失われた感覚 №44

平成22年4月17日

失われた感覚

 二十四節季で言えば今は「清明」ですが、二十日には「穀雨」になります。確かにこれから穀物や野菜の種まき時。「穀雨」はそれらを発芽生長させる恵みの雨ですね。菜種梅雨という言葉もありますが、それが「穀雨」なのかも知れません。そう考えると二十四節季というのは季節の移ろいをよく言い表していると感心させられます。それは昔の人たちが季節や自然と一体になった生活をしていたからでしょう。

 しかし、さらにびっくりすることはその頃の人たちは一日の光の移ろいを二時間ごとに感じ取っていたということです。昔の人は一日の始まりは夜と捉えていたようですので夜から申し上げますと、夜は午後九時から午前三時までですが、これを夜、真夜、夜とし、続く朝は三時から暁、明、朝とし、昼は午前九時から昼、真昼、昼とし、午後三時からはやはり二時間ごとに夕、暮、宵と呼んでいたのです。

当時の人たちが朝夕ばかりか一昼夜に渡って時間ごとの光の違いを感じ取っていたことに驚嘆の思いですが、これも光、明かりと言えばお日さまが唯一と言ってよかった時代の人の力なのでしょう。人はその時代、環境によって発揮する能力が違いますが、生活を自然に頼るしかない時代には人は自然に対して敏感かつ敬虔になり、そのために現代の私たちが失ってしまった力を持っていたのです。
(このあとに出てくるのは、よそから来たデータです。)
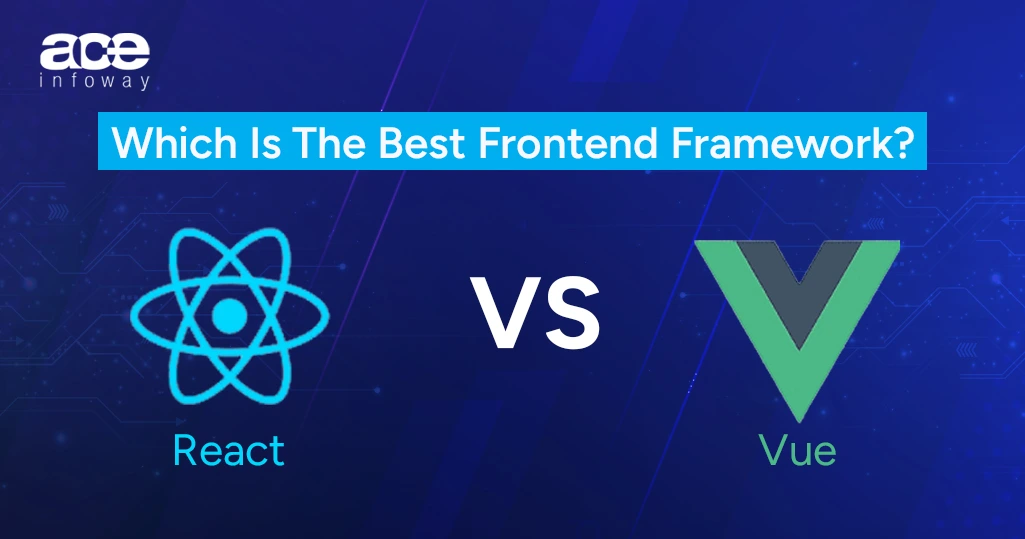 ace
infoway

Which Is The Best Frontend Framework?

React

VS

Vue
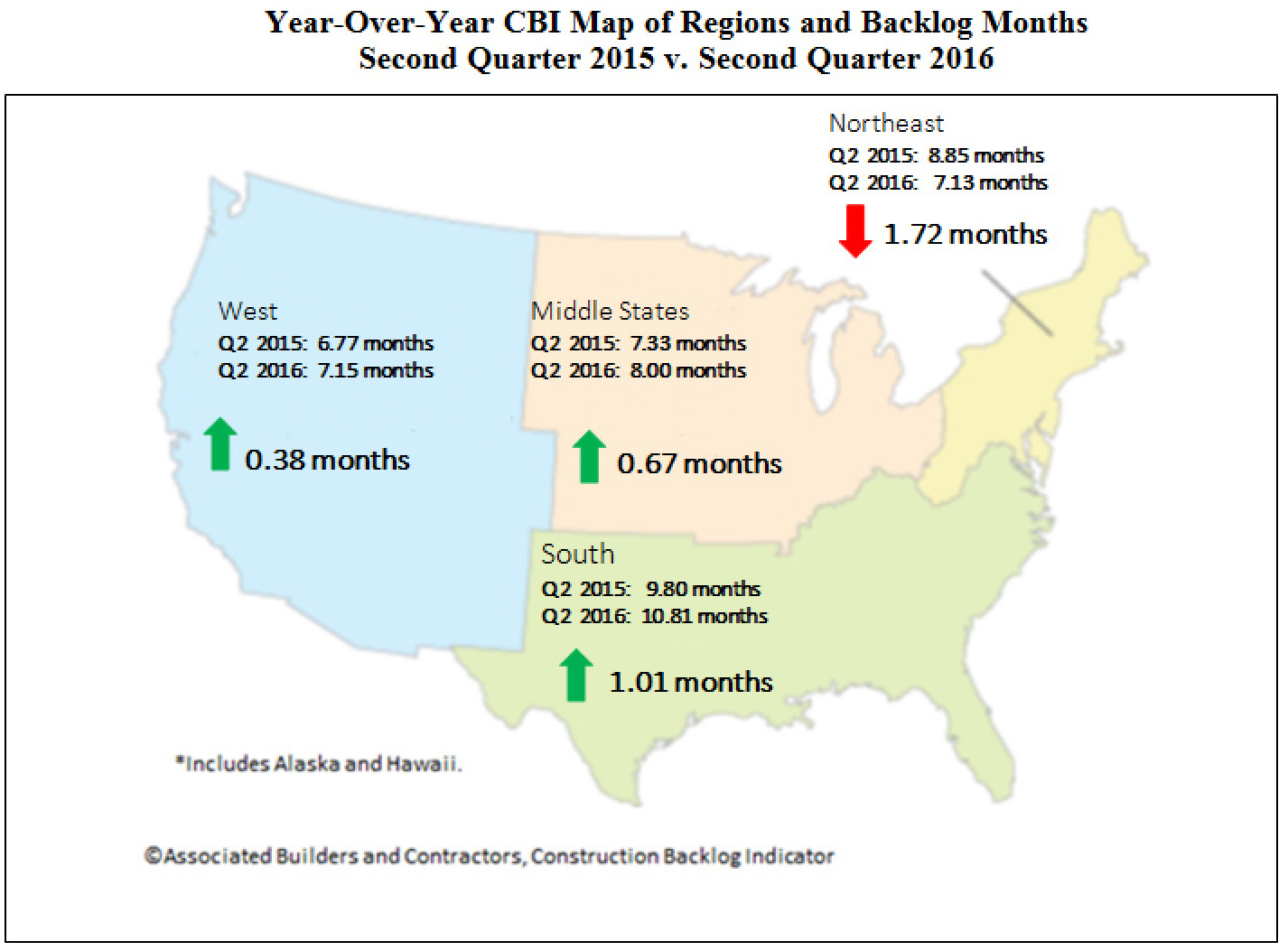 Year-Over-Year CBI Map of Regions and Backlog Months
Second Quarter 2015 v. Second Quarter 2016

Northeast
Q2 2015: 8.85 months
Q2 2016: 7.13 months

1.72 months

West
Q2 2015: 6.77 months
Q2 2016: 7.15 months

0.38 months

Middle States
Q2 2015: 7.33 months
Q2 2016: 8.00 months

0.67 months

South
Q2 2015: 9.80 months
Q2 2016: 10.81 months

1.01 months

*Includes Alaska and Hawaii.

©Associated Builders and Contractors, Construction Backlog Indicator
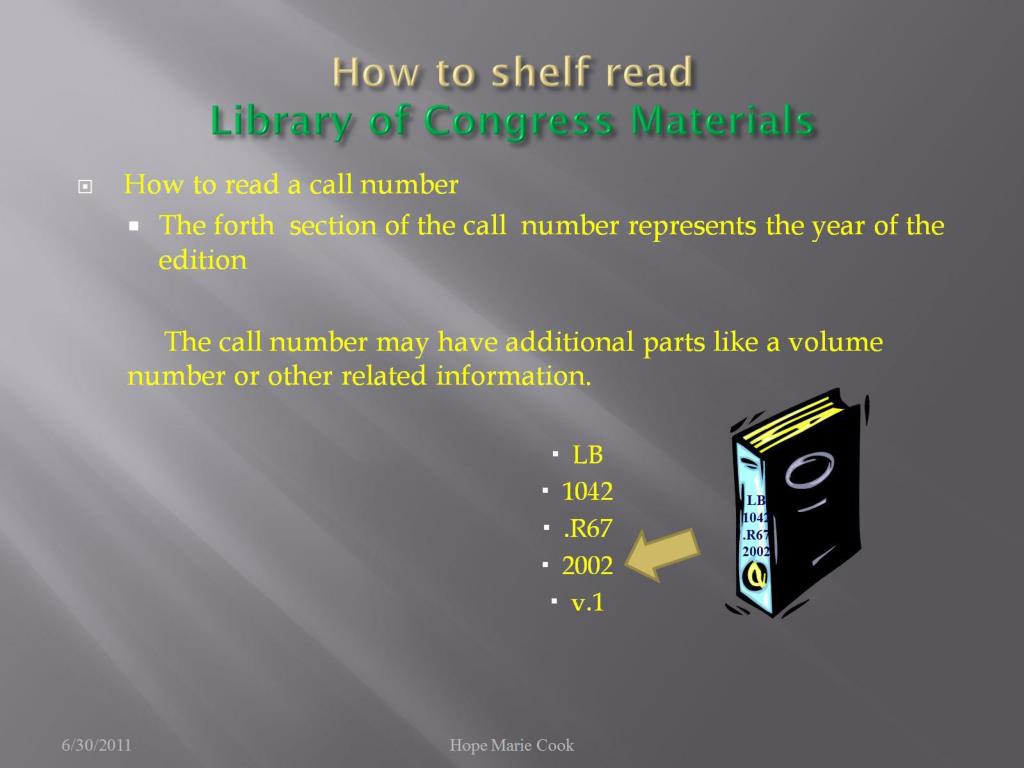 How to shelf read
Library of Congress Materials

How to read a call number
The forth section of the call number represents the year of the edition

The call number may have additional parts like a volume number or other related information.

LB
1042
.R67
2002
v.1

LB
1042
.R67
2002

6/30/2011

Hope Marie Cook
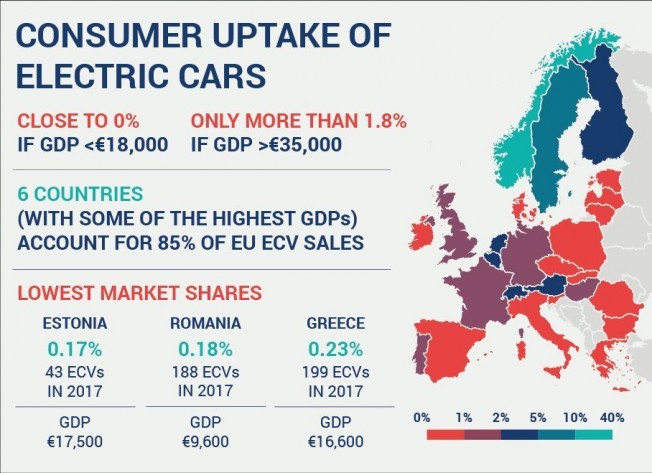 CONSUMER UPTAKE OF ELECTRIC CARS

CLOSE TO 0%
IF GDP <€18,000

ONLY MORE THAN 1.8%
IF GDP >€35,000

6 COUNTRIES
(WITH SOME OF THE HIGHEST GDPs)
ACCOUNT FOR 85% OF EU ECV SALES

LOWEST MARKET SHARES

ESTONIA
0.17%
43 ECVs
IN 2017
GDP
€17,500

ROMANIA
0.18%
188 ECVs
IN 2017
GDP
€9,600

GREECE
0.23%
199 ECVs
IN 2017
GDP
€16,600

0% 1% 2% 5% 10% 40%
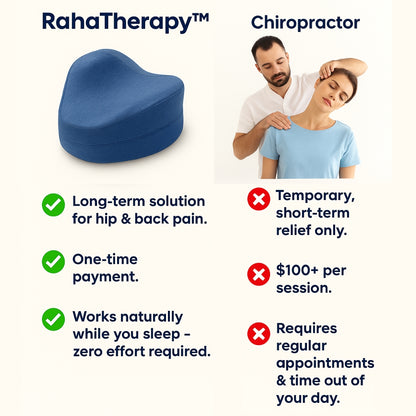 RahaTherapy™

Long-term solution for hip & back pain.

One-time payment.

Works naturally while you sleep – zero effort required.

Chiropractor

Temporary, short-term relief only.

$100+ per session.

Requires regular appointments & time out of your day.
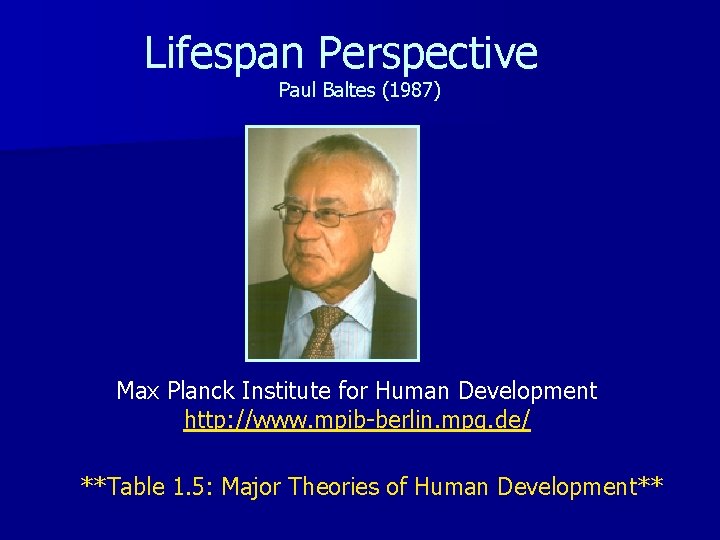 Lifespan Perspective
Paul Baltes (1987)

Max Planck Institute for Human Development
http://www.mpib-berlin.mpg.de/

**Table 1.5: Major Theories of Human Development**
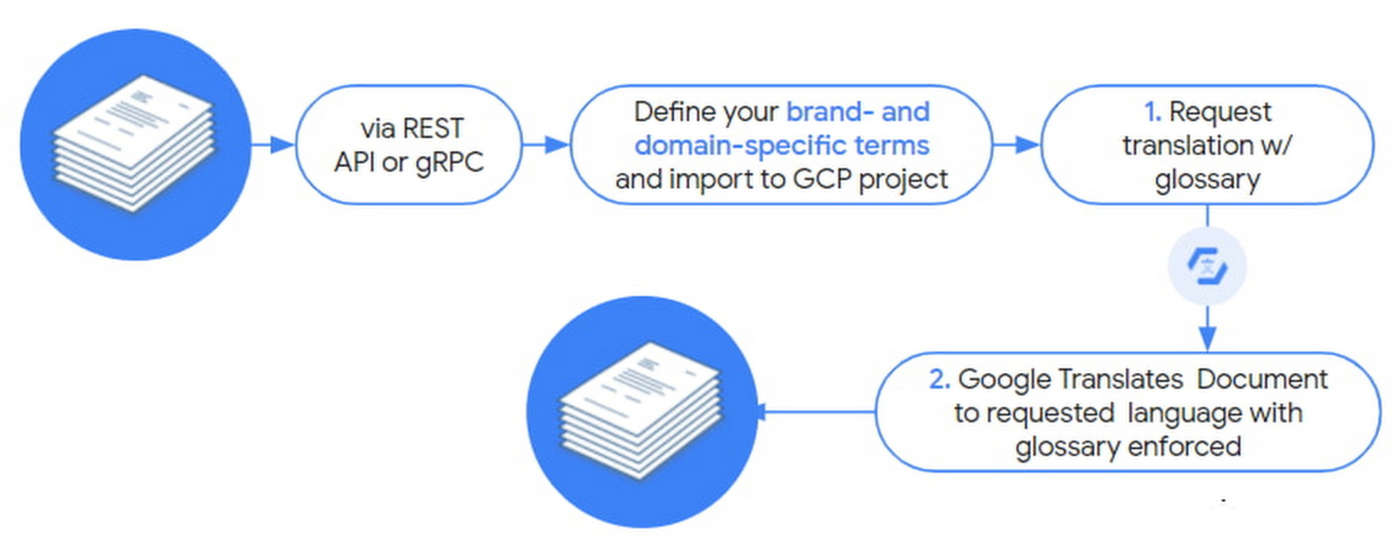 via REST API or gRPC

Define your brand- and domain-specific terms and import to GCP project

1. Request translation w/ glossary

2. Google Translates Document to requested language with glossary enforced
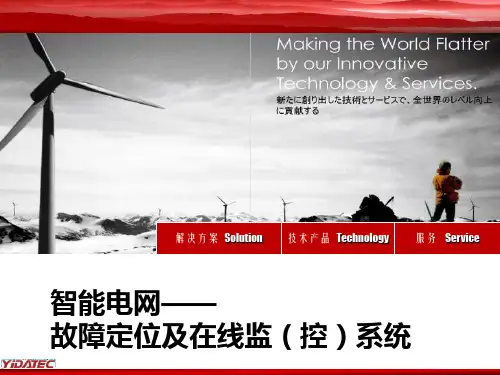 Making the World Flatter by our Innovative Technology & Services.
新たに創り出した技術とサービスで、全世界のレベル向上に貢献する

解决方案 Solution
技术产品 Technology
服务 Service

智能电网——
故障定位及在线监（控）系统

YiDATEC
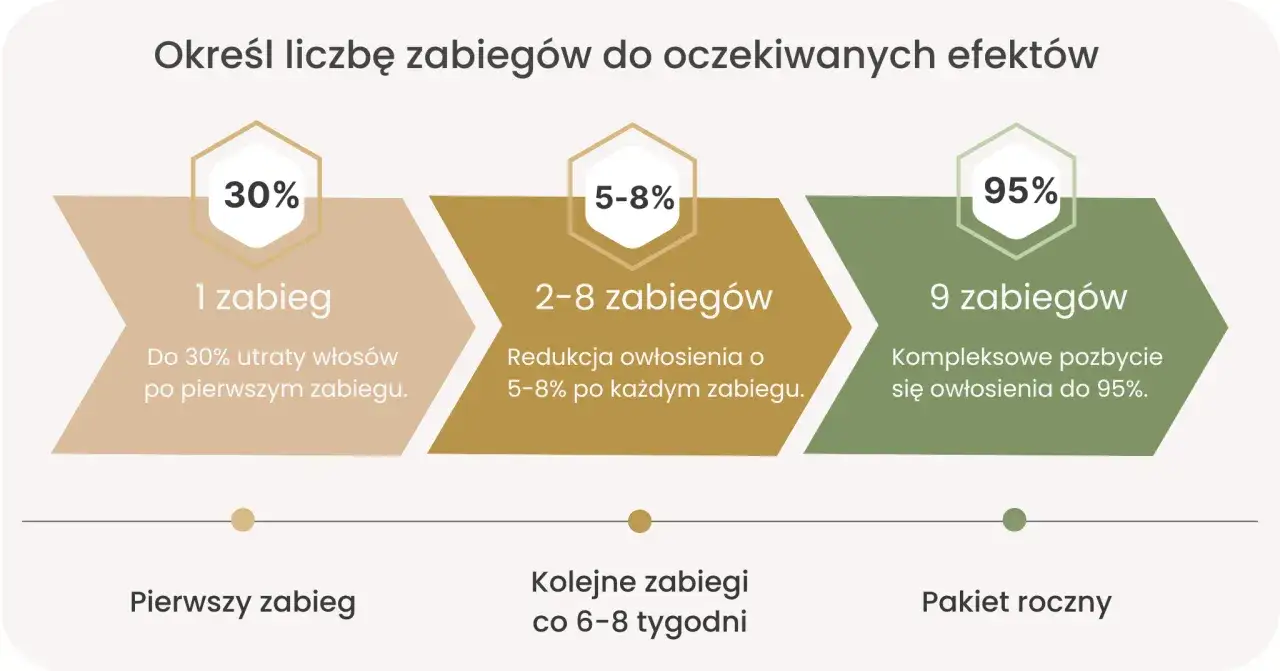 Określ liczbę zabiegów do oczekiwanych efektów

30%

1 zabieg

Do 30% utraty włosów po pierwszym zabiegu.

5-8%

2-8 zabiegów

Redukcja owłosienia o 5-8% po każdym zabiegu.

95%

9 zabiegów

Kompleksowe pozbycie się owłosienia do 95%.

Pierwszy zabieg

Kolejne zabiegi co 6-8 tygodni

Pakiet roczny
そう考えていて気づいたことがあります。先日の花祭りの折、私たちの本来性である「純真」こそ大事ではないかと申し上げましたが、この本来性を発揮できるかどうかは、そのことに私たちが敏感になっているか、そして環境を整えているかということに掛かっているに違いありません。失われた感覚同様、私たちの本来性は存在していて発揮されないでいるのです。これを発揮できるようにするのはやはり日々の心掛け(文字通り心に掛けておくこと)と訓練なのでしょうね。内心忸怩です。



  玉磨かざれば光なし。
  また言う。
  玉(みが)かざれば(うつわもの)をなさず。